Automobiles manufacturer

Tiger Racing Ltd is an English kit car manufacturer, formed in 1989 by Jim Dudley.

In 1998 they moved to new premises in Peterborough, Cambridgeshire.

Their facilities include a moving floor, two engineering shops, a paint department, a sales and show area, MOT Station, trimming shop and a filled parts department. Tiger also has worldwide agents for shipping their sports cars globally.

Their Z100 model, which is no longer in production, held a 0 - 60 mph record at 2.8 seconds.
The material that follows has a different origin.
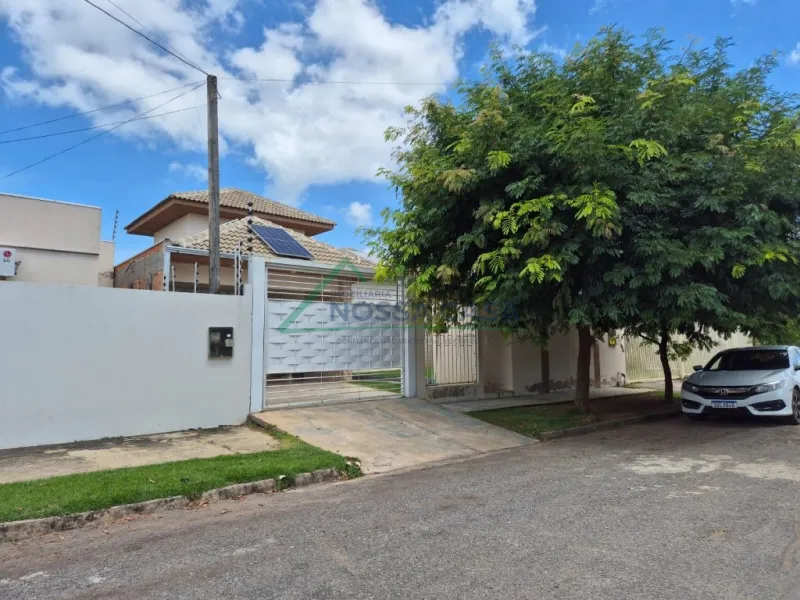 Foto 4 do imóvel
The company was sold in 2022 to the Italian DR Automobiles.
==Models==
ERA tm
- ERA 30 tm
- ERA HSStm
- Tiger Aviator tm
- Tiger Avon
- Tiger B6
- Tiger R6
- Tiger RS6
- Tiger Z100
- Tiger Cat E1/Supercat/XL

Previous models include:
- Super Six tm
- Tiger Hawke
- Tiger Cub
- Tiger "D" type
- Tiger storm
- Tiger 250lm

==Motorsport==
Tiger Racing have their own motorsport series in which owners and drivers race. They compete with other owners at Silverstone, Brands Hatch, Mallory Park, Cadwell Park, Donington Park, Rockingham, Snetterton, Castle Combe and Lydden Hill. They also run a hire drive service of works cars for people to experience racing. They often have racing battles with Caterham and Westfield. They sometimes race in the Intermarque run by the South Eastern Centre of the British Automobile Racing Club.